A Capability That Arrived Before the Rules Did
Every previous wave of business technology — from quality management to cloud computing — followed a recognisable sequence: the capability emerged, organisations experimented, and management frameworks caught up before the technology became truly embedded. Clyde Calhoun, founder of AI governance firm Root Idea, argues that artificial intelligence has broken that pattern entirely. According to Calhoun, AI is "perhaps the first time a business capability has become mainstream before management has figured out how to manage it."
The reason, he contends, is structural. AI didn't enter organisations through steering committees and phased rollout plans. It arrived one employee at a time — people drafting communications, summarising contracts, analysing data, writing code — driven by individual curiosity rather than executive direction.
What the Data Reveals About the Gap
Calhoun anchors his argument in two data points from Deloitte research. In Deloitte's most recent CFO Signals survey, 87% of CFOs said AI will be extremely or very important to their finance department's operations in 2026, with only 2% dismissing its relevance. Yet Deloitte's State of AI in the Enterprise research finds that just one in five organisations has a mature governance model for the autonomous AI agents now entering their workflows.
That asymmetry — near-universal conviction about AI's importance, combined with minimal governance infrastructure — is the specific problem Calhoun is diagnosing. The numbers suggest that executive acknowledgement of AI's significance has not translated into the institutional discipline required to manage it responsibly.

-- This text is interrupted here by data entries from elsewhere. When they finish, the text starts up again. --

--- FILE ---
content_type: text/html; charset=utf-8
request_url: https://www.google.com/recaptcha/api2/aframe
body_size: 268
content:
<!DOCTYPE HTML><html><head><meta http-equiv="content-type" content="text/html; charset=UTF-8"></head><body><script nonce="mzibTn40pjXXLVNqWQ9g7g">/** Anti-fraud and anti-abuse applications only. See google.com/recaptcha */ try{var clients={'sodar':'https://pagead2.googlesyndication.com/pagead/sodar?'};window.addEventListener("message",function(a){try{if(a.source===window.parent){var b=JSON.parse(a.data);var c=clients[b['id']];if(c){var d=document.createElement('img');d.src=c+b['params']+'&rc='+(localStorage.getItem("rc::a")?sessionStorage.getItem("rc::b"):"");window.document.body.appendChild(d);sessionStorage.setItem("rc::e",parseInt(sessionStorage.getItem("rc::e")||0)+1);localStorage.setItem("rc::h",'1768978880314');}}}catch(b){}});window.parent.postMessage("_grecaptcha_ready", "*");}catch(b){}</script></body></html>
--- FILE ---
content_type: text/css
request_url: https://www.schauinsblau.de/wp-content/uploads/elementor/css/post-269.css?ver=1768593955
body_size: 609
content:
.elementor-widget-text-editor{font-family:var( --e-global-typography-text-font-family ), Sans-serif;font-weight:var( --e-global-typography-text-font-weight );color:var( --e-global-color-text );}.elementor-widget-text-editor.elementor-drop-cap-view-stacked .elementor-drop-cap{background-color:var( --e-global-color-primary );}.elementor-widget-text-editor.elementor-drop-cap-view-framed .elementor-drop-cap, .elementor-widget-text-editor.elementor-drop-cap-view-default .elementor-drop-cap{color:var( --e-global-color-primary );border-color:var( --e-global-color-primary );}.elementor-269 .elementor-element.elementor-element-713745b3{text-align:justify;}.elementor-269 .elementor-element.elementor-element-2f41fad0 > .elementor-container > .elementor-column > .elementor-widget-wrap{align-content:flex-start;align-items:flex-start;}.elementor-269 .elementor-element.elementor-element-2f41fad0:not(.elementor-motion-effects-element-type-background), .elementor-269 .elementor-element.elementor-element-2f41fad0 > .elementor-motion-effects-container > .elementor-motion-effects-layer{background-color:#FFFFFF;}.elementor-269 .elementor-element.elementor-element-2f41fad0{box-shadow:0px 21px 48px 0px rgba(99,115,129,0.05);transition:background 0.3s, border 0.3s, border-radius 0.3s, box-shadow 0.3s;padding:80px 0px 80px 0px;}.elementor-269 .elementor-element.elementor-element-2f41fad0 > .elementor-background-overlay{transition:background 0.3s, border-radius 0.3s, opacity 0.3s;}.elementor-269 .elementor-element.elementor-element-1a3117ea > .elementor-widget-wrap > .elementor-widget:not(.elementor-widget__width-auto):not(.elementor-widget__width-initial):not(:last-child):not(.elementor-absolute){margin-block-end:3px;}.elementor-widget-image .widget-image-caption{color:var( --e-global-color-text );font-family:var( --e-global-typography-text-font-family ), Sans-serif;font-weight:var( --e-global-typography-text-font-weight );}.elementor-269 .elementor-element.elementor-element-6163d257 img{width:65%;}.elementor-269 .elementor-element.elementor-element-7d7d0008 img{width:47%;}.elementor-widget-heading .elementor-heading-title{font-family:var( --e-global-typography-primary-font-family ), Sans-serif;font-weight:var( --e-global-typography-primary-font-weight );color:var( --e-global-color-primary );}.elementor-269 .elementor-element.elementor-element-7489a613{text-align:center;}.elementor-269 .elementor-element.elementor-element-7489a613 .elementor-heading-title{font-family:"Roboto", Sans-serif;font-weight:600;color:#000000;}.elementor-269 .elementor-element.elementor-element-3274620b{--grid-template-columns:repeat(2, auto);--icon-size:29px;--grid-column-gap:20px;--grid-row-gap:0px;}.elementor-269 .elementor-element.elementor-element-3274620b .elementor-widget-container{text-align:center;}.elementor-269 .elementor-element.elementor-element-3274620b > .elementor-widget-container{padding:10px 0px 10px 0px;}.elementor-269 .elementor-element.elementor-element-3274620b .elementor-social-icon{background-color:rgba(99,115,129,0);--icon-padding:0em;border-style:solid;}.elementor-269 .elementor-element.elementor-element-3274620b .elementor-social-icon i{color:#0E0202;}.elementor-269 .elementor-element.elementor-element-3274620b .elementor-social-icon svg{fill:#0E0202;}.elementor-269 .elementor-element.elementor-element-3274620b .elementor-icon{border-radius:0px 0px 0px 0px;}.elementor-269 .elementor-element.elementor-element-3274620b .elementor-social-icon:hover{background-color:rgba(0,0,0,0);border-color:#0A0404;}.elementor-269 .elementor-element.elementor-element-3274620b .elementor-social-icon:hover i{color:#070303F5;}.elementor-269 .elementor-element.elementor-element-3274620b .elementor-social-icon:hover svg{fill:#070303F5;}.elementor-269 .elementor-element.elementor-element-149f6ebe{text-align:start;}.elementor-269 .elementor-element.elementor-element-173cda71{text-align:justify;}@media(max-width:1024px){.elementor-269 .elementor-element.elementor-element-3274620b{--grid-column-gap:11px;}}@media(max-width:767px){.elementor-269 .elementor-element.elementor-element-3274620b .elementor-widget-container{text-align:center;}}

Looking back a decade from now, I suspect we won't remember this period as the time organizations learned how to use AI. We'll remember it as the time they learned how to manage it.
Why This Is a Management Problem, Not a Technology Problem
Calhoun draws a sharp distinction that shapes the entire piece: most technologies automated existing work, whereas AI contributes to the thinking behind the work — generating recommendations, analysing alternatives, and influencing decisions that were previously made exclusively by people. This, he argues, is what makes AI categorically different, and what makes the governance lag so consequential.
His analogy is deliberately uncomfortable: implementing a new financial reporting system before designing internal controls, or deploying a cybersecurity platform before defining an incident response process. No executive team, he notes, would intentionally sequence the work that way. Yet that is effectively what has happened with AI across the enterprise.
The Questions Leaders Haven't Asked Yet
Calhoun frames the critical managerial questions that most organisations have not yet answered: How will AI-assisted decisions be governed? Where must human judgment remain essential? How will AI-generated outputs be validated? And — perhaps most pressingly — who is accountable when AI contributes to a material business mistake?
His reading of the executive psychology here is perceptive. He suggests that the unease many leaders feel isn't rooted in scepticism about AI's potential. It stems instead from the absence of an equivalent playbook: when inflation accelerates, a CFO has decades of tools and proven practice to draw on. When AI raises a hard question, no comparable institutional knowledge exists yet.
Writing the Playbook Mid-Game
Calhoun's closing argument is a reframe of the historical moment. Looking back a decade from now, he predicts, organisations won't remember this period as the time they learned how to use AI — that learning has largely already happened, informally and at scale. They will remember it as the time they learned how to manage it. Whether most leadership teams are moving fast enough to make that transition is, by his own account, still an open question.